Archive for the ‘Saudis’ Category

Saudi Arabia and The Money Backing Terror Groups Like Mumbai’s LeT

December 8, 2008

The terrorist attacks on Mumbai shocked the world, including the Muslim world. Questions are being asked about who was behind the attacks and the answers seem to be devolving to the group Lashkar-e-Taiba [there are many alternate transcriptions, but I’ll go with this one]. Groups, however, don’t function without funding, which raises its own questions.
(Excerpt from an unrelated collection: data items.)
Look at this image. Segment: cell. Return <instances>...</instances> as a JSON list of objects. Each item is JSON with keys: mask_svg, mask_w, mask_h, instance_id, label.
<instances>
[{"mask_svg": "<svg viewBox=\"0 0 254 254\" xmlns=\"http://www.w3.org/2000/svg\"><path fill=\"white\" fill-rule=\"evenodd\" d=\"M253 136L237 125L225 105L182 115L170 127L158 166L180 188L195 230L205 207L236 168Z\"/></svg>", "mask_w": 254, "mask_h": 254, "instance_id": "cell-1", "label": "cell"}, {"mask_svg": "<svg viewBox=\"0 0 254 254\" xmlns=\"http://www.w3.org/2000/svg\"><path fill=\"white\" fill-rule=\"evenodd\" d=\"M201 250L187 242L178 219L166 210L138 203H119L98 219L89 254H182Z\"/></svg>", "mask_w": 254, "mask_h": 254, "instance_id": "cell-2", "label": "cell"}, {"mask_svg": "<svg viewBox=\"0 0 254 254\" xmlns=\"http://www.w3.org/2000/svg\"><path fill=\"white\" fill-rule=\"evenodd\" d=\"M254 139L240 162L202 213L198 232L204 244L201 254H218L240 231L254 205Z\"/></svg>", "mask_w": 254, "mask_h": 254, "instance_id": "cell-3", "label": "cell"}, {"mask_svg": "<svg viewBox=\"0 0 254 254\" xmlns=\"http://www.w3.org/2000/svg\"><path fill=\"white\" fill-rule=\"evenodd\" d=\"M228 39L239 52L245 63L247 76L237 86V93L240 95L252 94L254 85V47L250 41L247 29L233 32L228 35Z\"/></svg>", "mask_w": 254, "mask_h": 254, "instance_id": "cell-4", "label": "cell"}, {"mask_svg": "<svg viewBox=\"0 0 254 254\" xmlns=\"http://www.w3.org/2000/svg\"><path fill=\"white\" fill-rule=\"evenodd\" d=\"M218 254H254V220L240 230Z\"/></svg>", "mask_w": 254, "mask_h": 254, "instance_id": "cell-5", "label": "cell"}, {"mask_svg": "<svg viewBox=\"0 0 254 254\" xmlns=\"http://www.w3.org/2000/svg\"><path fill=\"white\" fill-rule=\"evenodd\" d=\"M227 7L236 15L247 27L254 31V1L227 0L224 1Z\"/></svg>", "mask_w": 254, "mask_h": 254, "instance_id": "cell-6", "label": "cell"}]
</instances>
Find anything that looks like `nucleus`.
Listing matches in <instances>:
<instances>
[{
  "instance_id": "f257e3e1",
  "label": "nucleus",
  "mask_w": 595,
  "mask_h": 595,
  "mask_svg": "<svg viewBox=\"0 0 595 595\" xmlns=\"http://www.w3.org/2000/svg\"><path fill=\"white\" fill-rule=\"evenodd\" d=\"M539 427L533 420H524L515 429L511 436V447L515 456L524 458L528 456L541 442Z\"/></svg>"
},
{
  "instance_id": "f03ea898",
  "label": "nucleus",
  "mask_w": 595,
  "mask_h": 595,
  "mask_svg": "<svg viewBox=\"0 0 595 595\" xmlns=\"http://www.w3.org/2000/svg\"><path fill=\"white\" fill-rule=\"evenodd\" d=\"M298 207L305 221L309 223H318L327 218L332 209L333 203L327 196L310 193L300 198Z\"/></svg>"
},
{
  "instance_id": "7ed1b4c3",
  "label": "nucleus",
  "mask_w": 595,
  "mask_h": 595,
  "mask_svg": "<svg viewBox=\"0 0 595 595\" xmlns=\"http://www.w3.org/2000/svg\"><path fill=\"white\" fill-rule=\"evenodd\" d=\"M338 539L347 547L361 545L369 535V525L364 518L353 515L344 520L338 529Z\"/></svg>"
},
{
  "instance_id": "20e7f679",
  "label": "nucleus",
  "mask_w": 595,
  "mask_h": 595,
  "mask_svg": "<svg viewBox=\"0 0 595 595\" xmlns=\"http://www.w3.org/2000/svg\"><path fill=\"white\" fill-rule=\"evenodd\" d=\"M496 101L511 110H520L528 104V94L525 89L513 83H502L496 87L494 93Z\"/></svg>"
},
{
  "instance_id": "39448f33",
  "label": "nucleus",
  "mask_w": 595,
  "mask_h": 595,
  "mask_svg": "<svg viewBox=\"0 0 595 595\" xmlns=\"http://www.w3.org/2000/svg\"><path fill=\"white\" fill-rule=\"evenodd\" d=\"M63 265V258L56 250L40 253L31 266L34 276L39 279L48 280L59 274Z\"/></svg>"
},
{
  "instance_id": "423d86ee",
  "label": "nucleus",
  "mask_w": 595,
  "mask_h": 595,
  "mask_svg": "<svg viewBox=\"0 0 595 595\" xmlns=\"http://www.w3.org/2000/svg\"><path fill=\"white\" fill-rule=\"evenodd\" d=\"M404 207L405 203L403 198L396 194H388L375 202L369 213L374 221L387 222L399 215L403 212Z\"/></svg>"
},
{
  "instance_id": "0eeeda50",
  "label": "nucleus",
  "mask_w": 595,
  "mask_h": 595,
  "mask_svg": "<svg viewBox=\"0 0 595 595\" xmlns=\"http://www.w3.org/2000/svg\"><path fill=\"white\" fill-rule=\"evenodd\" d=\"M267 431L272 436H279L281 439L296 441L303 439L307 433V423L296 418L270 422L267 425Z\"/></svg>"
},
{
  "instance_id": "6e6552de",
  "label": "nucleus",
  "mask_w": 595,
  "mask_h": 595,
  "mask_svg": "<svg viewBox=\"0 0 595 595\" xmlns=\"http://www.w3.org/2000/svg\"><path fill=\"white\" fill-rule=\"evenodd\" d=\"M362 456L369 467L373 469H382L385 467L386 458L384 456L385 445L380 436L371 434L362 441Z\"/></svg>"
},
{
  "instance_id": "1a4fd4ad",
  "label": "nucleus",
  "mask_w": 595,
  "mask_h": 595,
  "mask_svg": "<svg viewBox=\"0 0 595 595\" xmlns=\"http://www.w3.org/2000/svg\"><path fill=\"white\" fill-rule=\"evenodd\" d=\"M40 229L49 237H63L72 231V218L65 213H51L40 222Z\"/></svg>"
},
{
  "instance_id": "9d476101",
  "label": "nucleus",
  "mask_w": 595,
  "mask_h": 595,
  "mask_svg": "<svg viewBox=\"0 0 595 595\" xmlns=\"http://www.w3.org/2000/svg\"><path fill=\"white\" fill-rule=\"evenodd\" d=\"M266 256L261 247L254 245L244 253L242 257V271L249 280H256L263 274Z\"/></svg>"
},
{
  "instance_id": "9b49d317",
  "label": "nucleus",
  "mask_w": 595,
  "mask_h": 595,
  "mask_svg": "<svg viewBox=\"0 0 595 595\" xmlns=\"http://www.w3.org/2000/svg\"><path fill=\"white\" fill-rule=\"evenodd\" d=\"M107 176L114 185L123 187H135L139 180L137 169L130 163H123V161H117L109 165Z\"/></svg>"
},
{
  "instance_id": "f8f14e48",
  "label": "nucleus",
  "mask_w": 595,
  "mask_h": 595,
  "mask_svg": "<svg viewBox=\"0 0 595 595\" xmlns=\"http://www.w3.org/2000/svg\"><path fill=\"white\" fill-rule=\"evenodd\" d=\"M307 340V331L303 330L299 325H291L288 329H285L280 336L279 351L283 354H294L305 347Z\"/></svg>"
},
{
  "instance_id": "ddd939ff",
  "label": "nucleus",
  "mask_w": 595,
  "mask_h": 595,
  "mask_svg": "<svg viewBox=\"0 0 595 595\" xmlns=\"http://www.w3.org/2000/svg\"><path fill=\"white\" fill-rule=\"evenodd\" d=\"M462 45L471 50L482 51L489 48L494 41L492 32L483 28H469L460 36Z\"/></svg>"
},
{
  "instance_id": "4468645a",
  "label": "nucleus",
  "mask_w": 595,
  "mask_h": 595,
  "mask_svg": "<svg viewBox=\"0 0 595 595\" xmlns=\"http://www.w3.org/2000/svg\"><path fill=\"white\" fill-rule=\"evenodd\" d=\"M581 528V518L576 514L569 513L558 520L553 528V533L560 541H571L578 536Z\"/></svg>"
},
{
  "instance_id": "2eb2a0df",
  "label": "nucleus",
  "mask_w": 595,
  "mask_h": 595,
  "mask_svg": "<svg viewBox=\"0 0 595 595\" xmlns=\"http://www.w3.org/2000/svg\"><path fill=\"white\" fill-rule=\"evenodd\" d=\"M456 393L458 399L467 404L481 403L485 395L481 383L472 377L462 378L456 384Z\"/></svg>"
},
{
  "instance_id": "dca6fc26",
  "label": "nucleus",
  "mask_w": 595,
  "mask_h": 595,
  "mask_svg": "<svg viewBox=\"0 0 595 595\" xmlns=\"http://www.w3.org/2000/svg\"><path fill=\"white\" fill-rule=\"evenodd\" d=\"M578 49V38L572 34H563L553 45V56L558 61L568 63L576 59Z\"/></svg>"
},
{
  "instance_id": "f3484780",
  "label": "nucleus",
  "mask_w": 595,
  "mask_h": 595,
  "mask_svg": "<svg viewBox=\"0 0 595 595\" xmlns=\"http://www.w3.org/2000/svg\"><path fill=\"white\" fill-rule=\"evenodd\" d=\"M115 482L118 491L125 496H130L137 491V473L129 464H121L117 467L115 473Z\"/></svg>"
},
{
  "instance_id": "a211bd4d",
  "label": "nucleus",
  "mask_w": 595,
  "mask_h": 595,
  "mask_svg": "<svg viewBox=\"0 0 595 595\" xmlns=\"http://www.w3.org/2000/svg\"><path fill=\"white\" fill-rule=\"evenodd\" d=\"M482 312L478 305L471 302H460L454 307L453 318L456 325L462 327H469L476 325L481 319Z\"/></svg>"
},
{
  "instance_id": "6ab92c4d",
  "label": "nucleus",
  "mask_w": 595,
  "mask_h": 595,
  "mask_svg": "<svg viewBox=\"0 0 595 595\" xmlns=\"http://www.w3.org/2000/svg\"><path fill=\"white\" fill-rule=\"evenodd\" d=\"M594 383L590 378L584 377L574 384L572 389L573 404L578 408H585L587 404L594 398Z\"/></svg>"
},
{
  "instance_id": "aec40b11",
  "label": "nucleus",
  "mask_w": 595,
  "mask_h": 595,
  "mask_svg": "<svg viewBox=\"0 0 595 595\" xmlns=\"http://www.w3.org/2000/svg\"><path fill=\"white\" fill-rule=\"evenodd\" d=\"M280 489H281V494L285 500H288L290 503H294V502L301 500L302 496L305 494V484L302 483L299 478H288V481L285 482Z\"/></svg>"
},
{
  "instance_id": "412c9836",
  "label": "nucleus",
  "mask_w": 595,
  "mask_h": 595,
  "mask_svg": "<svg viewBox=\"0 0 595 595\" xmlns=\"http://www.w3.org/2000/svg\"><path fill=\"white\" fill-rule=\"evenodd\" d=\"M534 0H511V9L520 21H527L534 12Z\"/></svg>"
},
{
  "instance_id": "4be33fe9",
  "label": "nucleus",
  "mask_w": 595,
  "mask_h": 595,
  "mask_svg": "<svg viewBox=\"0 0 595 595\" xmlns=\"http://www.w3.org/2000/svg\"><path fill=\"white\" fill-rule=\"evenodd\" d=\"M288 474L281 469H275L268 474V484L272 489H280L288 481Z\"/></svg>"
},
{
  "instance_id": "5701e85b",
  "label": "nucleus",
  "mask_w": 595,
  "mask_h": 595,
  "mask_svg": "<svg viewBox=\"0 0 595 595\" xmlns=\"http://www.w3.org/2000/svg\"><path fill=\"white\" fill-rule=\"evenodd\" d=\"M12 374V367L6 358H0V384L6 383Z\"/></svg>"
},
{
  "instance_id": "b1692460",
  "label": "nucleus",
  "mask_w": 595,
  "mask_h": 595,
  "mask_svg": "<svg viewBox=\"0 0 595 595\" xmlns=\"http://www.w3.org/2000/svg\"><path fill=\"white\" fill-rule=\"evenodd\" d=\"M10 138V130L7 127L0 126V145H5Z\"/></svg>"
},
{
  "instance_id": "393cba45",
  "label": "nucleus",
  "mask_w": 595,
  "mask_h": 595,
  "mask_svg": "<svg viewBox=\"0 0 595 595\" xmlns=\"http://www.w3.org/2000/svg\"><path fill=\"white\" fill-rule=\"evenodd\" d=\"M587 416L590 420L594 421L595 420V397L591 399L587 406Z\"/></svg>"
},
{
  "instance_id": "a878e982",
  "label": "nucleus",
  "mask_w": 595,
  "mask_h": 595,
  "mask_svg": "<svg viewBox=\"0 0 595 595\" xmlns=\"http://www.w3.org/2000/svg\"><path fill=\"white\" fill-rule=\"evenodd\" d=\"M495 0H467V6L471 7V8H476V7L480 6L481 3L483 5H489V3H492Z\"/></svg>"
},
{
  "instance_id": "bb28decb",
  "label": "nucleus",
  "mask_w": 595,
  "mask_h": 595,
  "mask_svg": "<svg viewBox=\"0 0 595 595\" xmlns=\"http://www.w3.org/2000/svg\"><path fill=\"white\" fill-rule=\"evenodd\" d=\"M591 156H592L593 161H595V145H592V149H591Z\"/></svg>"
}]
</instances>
Many in the media and blogs see a Saudi hand in this. They note that Lashkar-e-Taiba operates on dual tracks: a militant wing and a charitable wing, Jamaat-ud-Dawa. The bifurcation of activist groups into militant and charitable wings is a tried and true one. Groups as various as the Irish Republican Army (IRA)/Sinn Fein and Hamas have found it a useful tactic to say while fund raising, “Oh, your contribution is only going to be used for good purposes!” And the donors have no easy way to find out just where the money has gone.

From: Crossroads Arabia

The problem, of course, is that money is fungible. Money is collected. What goes to charitable uses is determined by the group. It can use the money as fits its needs, defined by itself. What money is spent on charitable acts—and this is done—is only a portion of that collected. Donations represent money to the group’s coffers that can be spent without draining the funds to support terrorist operations.
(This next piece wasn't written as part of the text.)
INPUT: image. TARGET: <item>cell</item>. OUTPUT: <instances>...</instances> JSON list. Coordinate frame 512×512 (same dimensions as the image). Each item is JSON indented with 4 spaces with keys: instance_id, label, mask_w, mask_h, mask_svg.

While the Saudi government has made attempts to rein in contributions to foreign ‘charitable’ groups, there are many ways to avoid the controls. The easiest of them is to simply move cash around, hand-to-hand. There are Saudi regulations that limit the amount of cash that one can take out of the country, but those are not difficult to circumvent. Cash does not show up on X-ray scans, after all.
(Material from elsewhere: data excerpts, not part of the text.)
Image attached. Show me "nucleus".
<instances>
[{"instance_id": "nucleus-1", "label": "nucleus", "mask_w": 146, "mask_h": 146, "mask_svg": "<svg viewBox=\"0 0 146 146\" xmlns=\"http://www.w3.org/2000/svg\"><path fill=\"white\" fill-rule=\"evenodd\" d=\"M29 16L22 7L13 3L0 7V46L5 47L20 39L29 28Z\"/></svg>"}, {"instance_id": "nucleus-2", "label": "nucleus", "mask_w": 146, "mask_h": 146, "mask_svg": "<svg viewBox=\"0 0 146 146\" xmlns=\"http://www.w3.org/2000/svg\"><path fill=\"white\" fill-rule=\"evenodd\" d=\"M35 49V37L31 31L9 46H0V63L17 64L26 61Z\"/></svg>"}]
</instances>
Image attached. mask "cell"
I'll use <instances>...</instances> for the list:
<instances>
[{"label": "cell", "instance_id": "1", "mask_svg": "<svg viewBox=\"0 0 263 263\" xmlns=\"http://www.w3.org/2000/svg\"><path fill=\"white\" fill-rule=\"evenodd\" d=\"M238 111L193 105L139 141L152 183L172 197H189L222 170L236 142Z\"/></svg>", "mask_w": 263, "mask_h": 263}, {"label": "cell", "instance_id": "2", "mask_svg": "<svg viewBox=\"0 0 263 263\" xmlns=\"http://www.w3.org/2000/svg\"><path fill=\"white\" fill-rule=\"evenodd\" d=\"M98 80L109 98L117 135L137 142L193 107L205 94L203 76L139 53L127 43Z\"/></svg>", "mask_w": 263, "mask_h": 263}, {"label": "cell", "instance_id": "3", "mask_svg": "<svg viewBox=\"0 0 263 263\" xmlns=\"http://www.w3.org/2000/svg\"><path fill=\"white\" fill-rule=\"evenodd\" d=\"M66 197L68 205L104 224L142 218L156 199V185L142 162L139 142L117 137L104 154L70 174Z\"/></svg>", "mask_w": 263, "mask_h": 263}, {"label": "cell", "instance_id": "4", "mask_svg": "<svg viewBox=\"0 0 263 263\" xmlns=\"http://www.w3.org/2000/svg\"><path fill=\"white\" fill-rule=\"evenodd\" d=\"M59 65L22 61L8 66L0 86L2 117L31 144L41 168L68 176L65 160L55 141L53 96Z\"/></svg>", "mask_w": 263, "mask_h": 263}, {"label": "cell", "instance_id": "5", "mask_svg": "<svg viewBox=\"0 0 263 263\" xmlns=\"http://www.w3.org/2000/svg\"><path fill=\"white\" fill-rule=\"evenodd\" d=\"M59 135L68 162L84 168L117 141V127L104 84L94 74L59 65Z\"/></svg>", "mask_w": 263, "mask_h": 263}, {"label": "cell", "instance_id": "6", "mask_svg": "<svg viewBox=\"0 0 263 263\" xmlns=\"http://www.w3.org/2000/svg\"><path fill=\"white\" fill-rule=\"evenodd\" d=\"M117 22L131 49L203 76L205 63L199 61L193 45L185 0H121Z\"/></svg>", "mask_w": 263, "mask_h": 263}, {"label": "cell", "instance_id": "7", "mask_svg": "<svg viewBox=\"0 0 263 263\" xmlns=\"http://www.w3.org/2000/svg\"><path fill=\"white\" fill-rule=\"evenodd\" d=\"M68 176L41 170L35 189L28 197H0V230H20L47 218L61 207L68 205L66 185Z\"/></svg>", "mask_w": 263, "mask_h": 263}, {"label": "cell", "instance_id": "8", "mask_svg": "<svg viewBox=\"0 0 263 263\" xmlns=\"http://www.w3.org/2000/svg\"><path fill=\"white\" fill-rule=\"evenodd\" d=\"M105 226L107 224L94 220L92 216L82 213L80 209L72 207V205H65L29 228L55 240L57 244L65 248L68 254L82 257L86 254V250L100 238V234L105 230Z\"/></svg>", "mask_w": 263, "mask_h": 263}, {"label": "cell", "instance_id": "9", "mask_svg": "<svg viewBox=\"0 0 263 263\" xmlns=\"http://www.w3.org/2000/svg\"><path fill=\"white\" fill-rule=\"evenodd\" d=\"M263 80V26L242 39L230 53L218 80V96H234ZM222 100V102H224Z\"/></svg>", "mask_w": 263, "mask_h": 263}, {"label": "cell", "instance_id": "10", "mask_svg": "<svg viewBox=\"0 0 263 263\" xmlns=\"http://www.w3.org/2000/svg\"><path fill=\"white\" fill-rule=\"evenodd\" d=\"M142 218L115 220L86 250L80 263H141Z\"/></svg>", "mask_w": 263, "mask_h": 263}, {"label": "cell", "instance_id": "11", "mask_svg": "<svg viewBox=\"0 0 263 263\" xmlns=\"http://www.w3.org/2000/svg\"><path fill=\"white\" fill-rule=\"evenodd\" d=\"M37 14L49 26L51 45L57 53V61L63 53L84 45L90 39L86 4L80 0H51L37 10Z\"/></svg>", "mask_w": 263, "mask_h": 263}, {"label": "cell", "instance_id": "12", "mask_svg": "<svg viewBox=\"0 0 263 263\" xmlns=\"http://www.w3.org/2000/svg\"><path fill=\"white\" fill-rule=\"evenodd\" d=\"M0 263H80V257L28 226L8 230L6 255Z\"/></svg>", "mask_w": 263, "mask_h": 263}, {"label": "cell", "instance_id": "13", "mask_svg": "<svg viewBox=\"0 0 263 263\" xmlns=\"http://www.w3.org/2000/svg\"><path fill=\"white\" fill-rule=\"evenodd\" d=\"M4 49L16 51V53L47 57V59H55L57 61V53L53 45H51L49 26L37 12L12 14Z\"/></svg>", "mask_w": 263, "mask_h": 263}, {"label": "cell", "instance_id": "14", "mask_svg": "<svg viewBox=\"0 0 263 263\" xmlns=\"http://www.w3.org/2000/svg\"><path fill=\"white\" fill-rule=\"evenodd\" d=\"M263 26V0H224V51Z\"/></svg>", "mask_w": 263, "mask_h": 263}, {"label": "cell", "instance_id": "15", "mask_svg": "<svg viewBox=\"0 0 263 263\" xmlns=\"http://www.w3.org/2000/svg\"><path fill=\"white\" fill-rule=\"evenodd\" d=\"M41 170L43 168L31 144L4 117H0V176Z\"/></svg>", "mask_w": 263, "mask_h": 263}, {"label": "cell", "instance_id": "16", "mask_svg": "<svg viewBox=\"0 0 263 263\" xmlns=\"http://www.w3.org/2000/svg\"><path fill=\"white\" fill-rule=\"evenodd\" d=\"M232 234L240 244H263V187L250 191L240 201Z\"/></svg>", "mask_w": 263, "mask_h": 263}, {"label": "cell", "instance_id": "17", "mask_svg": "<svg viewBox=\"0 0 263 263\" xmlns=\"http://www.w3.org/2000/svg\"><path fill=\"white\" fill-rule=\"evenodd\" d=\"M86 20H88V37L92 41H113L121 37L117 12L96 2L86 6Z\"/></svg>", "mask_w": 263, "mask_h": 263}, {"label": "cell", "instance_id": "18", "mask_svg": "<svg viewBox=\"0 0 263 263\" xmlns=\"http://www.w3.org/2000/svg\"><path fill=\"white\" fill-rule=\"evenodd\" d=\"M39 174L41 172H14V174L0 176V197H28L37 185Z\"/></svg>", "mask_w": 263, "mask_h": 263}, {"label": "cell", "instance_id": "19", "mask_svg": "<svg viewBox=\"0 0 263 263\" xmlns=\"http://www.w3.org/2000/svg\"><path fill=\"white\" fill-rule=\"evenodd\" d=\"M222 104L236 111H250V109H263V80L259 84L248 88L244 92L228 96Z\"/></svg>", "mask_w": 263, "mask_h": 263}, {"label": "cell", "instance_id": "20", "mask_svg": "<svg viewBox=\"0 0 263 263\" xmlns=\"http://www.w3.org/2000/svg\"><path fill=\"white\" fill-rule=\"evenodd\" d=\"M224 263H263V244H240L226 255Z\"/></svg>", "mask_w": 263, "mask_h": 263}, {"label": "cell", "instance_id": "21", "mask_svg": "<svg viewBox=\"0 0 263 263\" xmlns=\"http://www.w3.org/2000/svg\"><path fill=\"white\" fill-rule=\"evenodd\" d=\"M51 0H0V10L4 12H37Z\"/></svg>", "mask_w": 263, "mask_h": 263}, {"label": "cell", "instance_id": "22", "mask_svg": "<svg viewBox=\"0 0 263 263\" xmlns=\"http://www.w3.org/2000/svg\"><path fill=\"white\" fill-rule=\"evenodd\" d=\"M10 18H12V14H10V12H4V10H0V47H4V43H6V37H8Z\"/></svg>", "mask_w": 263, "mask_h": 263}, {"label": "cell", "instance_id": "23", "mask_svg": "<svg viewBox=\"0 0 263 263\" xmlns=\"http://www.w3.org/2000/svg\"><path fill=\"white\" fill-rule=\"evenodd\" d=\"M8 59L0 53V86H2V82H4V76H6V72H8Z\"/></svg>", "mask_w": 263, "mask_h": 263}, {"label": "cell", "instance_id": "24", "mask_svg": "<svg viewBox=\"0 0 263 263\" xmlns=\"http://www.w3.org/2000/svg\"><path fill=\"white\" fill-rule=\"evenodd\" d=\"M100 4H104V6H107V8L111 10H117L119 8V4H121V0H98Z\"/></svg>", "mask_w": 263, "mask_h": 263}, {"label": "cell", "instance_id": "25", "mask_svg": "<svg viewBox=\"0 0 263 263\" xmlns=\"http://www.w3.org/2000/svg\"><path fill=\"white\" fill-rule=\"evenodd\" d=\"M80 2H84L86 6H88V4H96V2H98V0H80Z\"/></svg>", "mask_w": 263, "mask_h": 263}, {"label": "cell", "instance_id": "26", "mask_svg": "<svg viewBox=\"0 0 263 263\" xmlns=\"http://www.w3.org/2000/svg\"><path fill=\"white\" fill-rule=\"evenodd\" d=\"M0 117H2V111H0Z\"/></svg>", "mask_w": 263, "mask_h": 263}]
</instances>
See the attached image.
Saudis are a soft touch when it comes to charitable giving. They take seriously the Islamic requirement to pay zakat, the 2.5% of one’s assets that should be paid to support the poor or spread the message of Islam. Wealthy Saudis, in particular, actually have trouble getting rid of that much money on an annual basis. They can be successfully approached with a good, tear-jerking story and they’ll come up with a donation. With no way to track just where that money goes, it’s far too easy for it to go astray.